■ **RECORDS FOR PROCESSING**:

= = = = =

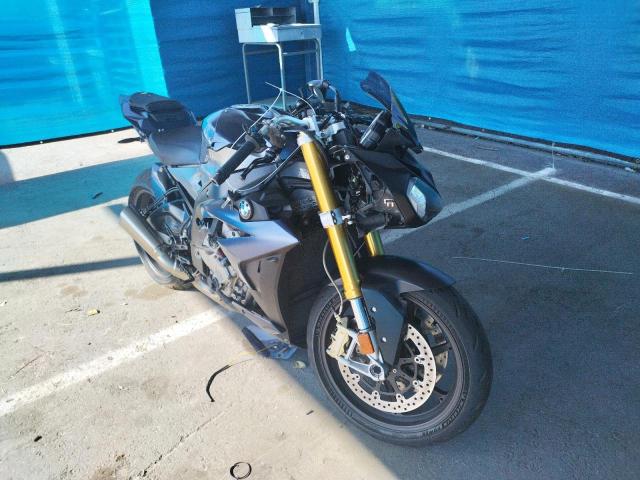 Salvage cars for sale from Copart San Martin, CA: 2015 BMW S 1000 R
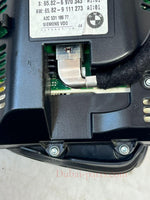 قم بتحميل الصورة إلى عارض الصور، 2006 BMW 550i E60 E61 5 Series M5 CID Navigation Display Screen 6970343 OEM
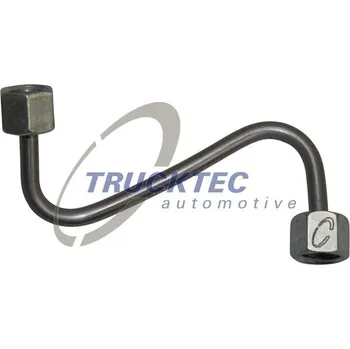 Systém vstřikování TRUCKTEC AUTOMOTIVE Vysokotlaké vedení, vstřikovací systém 0213030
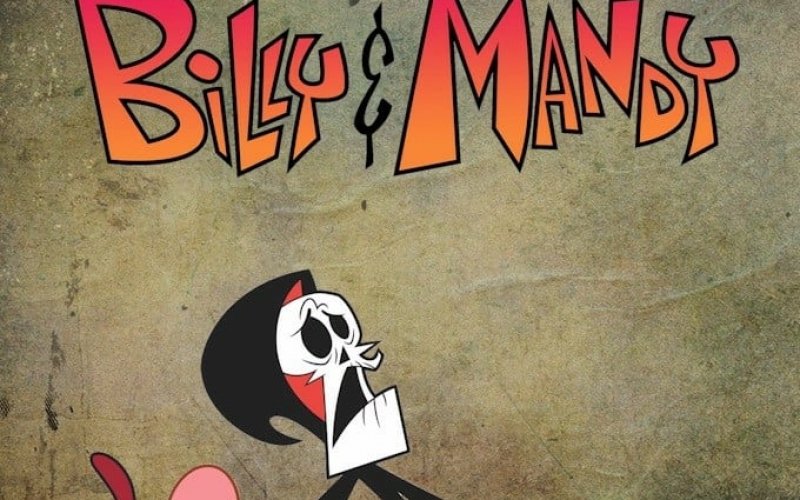 The Grim Adventures of Billy and Mandy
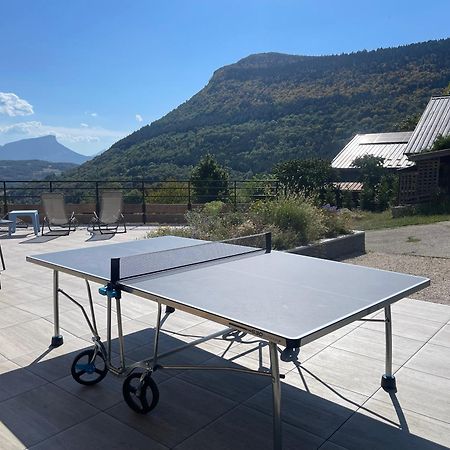 Chalet La Fougere 15 Personnes 180M2 Bauges Savoie Thoiry Thoiry  Exterior foto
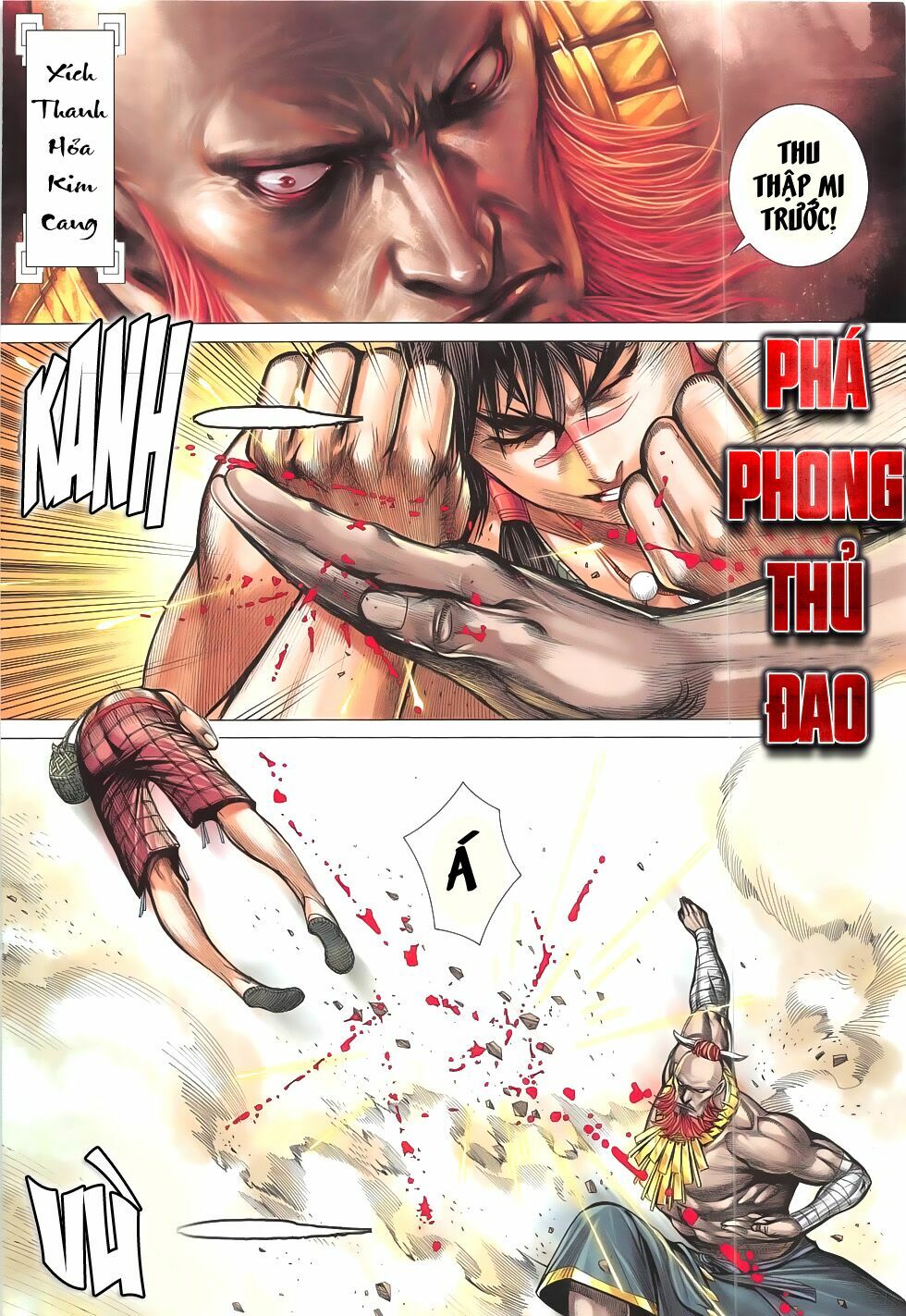 Tây Du: Chapter 13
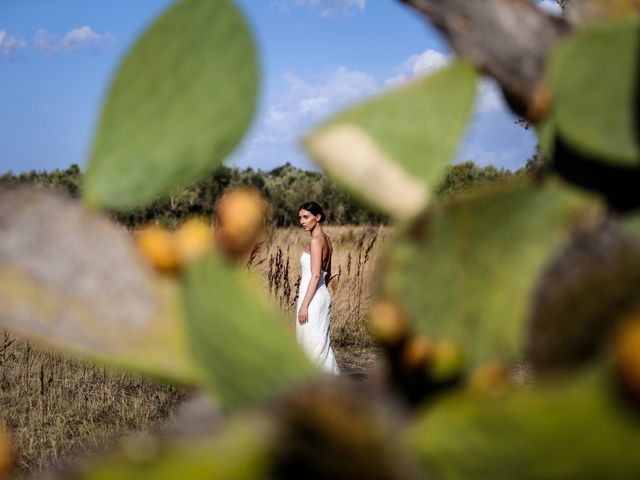 Il matrimonio di Ben e Catherine a Cutrofiano, Lecce 12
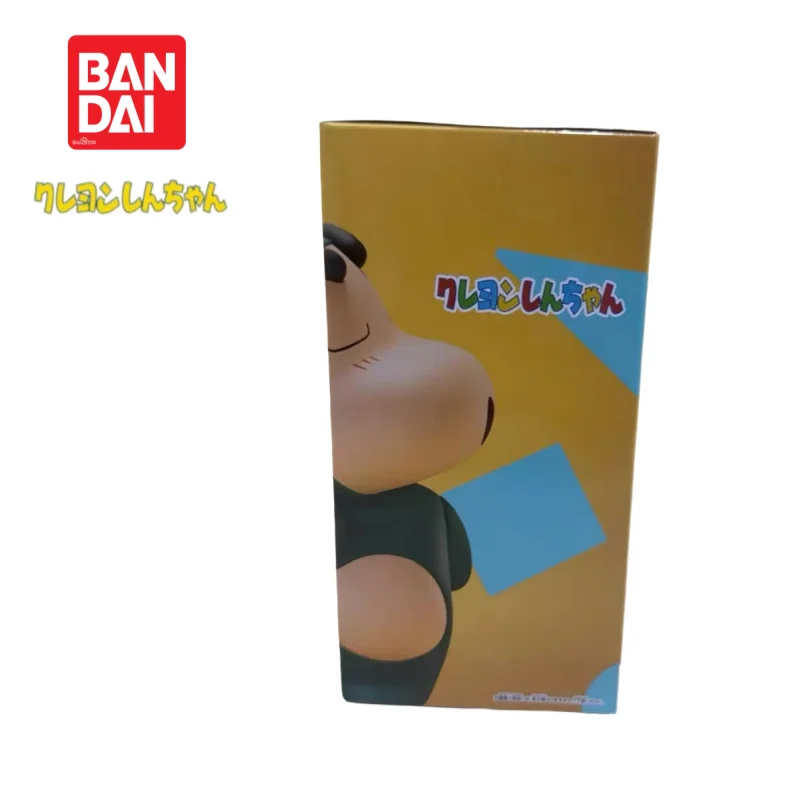 В наличии оригинальный Bandai Banpresto карандаш Shinchan голый дно монстр Adornos De Escritorio Nuevo фигурка модель украшения
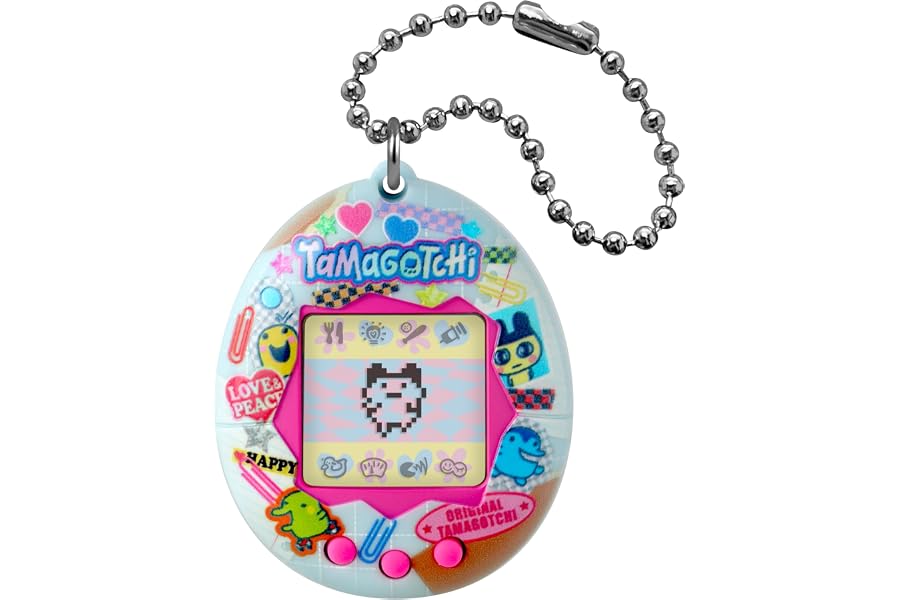 Tamagotchi Original - Tama Collage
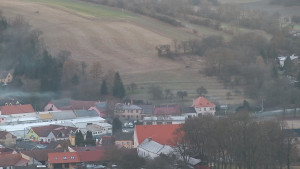 Město Olešnice - Pohled na město - 29.12.2025 v 07:45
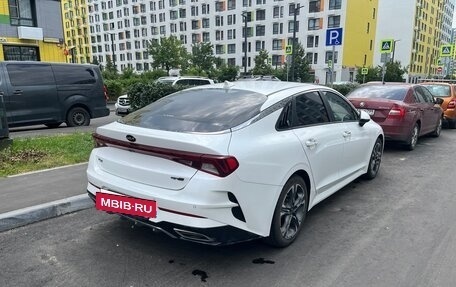 KIA K5, 2021 год, 3 300 000 рублей, 5 фотография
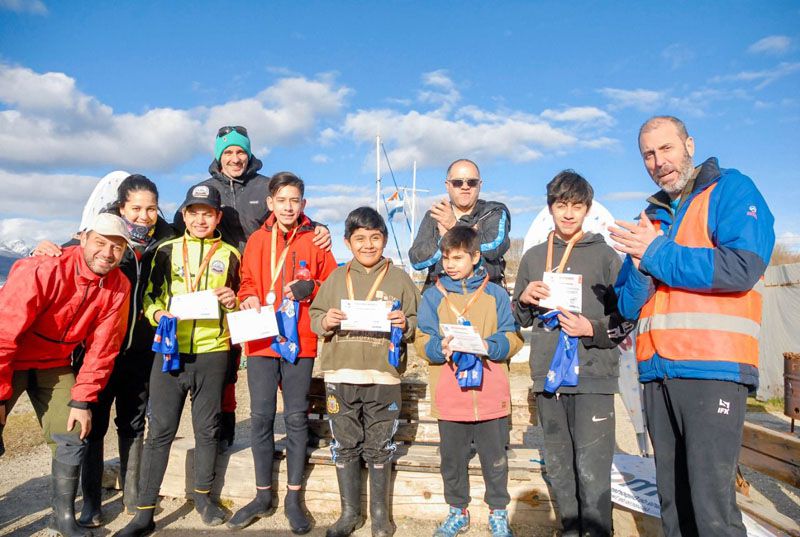 El kayak y el MTB tienen sus representantes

= = = = =

■ **WHAT THE EXERCISE ASKS**:
Every line above is to be reproduced verbatim, and the pictures are to be omitted.

■ **EXPECTED ANSWER**:
 Salvage cars for sale from Copart San Martin, CA: 2015 BMW S 1000 R
 قم بتحميل الصورة إلى عارض الصور، 2006 BMW 550i E60 E61 5 Series M5 CID Navigation Display Screen 6970343 OEM
 Systém vstřikování TRUCKTEC AUTOMOTIVE Vysokotlaké vedení, vstřikovací systém 0213030
 The Grim Adventures of Billy and Mandy
 Chalet La Fougere 15 Personnes 180M2 Bauges Savoie Thoiry Thoiry  Exterior foto
 Tây Du: Chapter 13
 Il matrimonio di Ben e Catherine a Cutrofiano, Lecce 12
 В наличии оригинальный Bandai Banpresto карандаш Shinchan голый дно монстр Adornos De Escritorio Nuevo фигурка модель украшения
 Tamagotchi Original - Tama Collage
 Město Olešnice - Pohled na město - 29.12.2025 v 07:45
 KIA K5, 2021 год, 3 300 000 рублей, 5 фотография
 El kayak y el MTB tienen sus representantes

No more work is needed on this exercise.